The invention pertains to the field of YIG devices, and, more particularly, to the field of heater designs for YIG spheres.
YIG devices must typically operate over a very wide range of temperatures. Since certain properties of YIG spheres are temperature dependent, the practice was adopted in the prior art of using heaters to heat the rods which support the YIG spheres thereby heating the spheres. This caused the temperature of the spheres to be under the control of the designer of the YIG device and not be subject to the ambient conditions. This allowed the designer to have better control over the performance of the YIG device by reducing the effect of ambient temperature as a design factor.
FIG. 1 shows an early prior art YIG filter heater design. A heater block 10 supports a brass collet 12 of a sphere support assembly. The brass collet 12 is coupled to a beryllium-oxide rod 14 which has a YIG sphere 16 mounted at the tip thereof. Typically, the YIG sphere is 0.010 to 0.026 inches in diameter. The heater block 10 has a slot cut therein which is crimped before the brass collet is inserted so as to form a press fit between the heater block and the brass collet to provide solid contact for better heat transfer efficiency. Twin heater pellets 20 and 22 are affixed to flat surfaces 24 and 26 of the heater block so as to transfer heat to the heater block from the positive temperature coefficient barium titanate heater pellets that function as heater elements.
This design was used in the early 1980's. The drawback of this design was that the only contact between the heater block and the brass collet was at the crimped edge of the heater block. This led to a small area of contact between the heater block and the brass collet which impaired the heat transfer efficiency. Also, the heat transfer path from the heater pellets and YIG sphere was complex in that many interfaces had to be traversed. Specifically, heat from the heater pellet passes to the heater block and from there to the brass collet. From the brass collet, the heat passes to the beryllium-oxide rod and from there to the YIG sphere.
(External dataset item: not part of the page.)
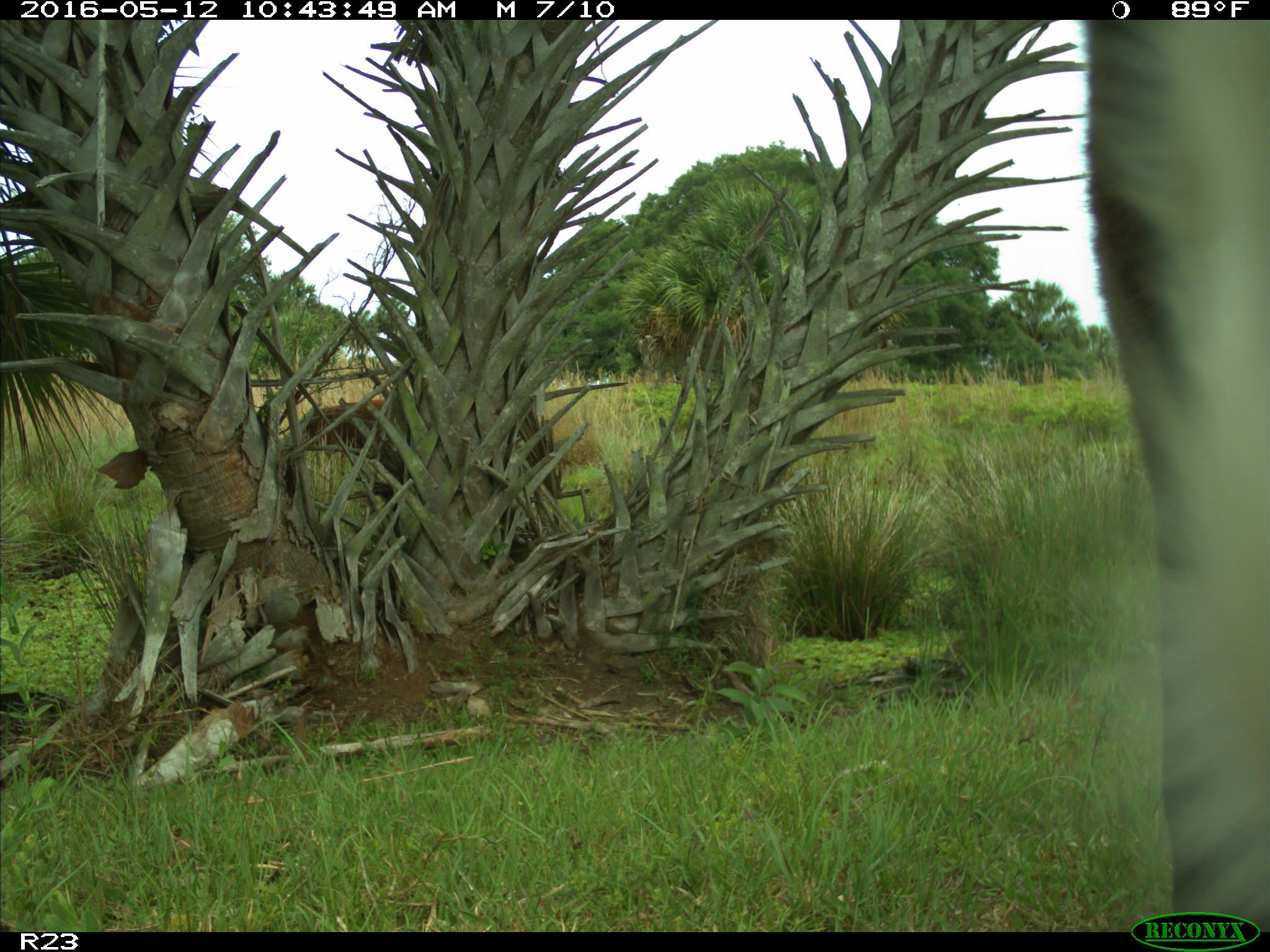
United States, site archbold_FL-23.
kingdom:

FIG. 2 shows a later prior art heater design. In this design a brass heater block 30 has holes formed therein to receive the beryllium-oxide rod 34 of each of a plurality of YIG support rods. Hole 40 is typical of these holes. The sphere rod 34 of each YIG support rod assembly rests in a corresponding trough 36 formed in a step part 38 of the heater block so as to be aligned with the hole 40. The sphere rods are clamped down to the heater block in their respective troughs by a beryllium copper spring clip 42 which is fastened to the heater block via a pair of screws 44 and 46. A rubber gasket 48 may be interposed between the spring clip and the heater block.
The design of FIG. 2 is very complicated to manufacture and does not always apply equal clamping pressure to each sphere rod assembly. This tends to result from bowing of the spring clip caused by the pressure exerted by the screws 44 and 46. This tendency is somewhat alleviated by the inclusion of the gasket 48, but results in a design which is overly complicated and difficult and expensive to manufacture.
In another prior art design by Trak Microwave, Inc., a heater block having a piano wire spring element incorporated therein was used to support the YIG support rod. The piano wire was run through the heater block in such a way that when the YIG support rod was inserted, the piano wire was deflected so as to bias the YIG support rod against the wall of the guide hole.
Therefore a need has arisen for a simple, easy to manufacture heater design which applies equal pressure to all sphere rod assemblies to clamp all rods to the heater block and insure equal heating of each sphere.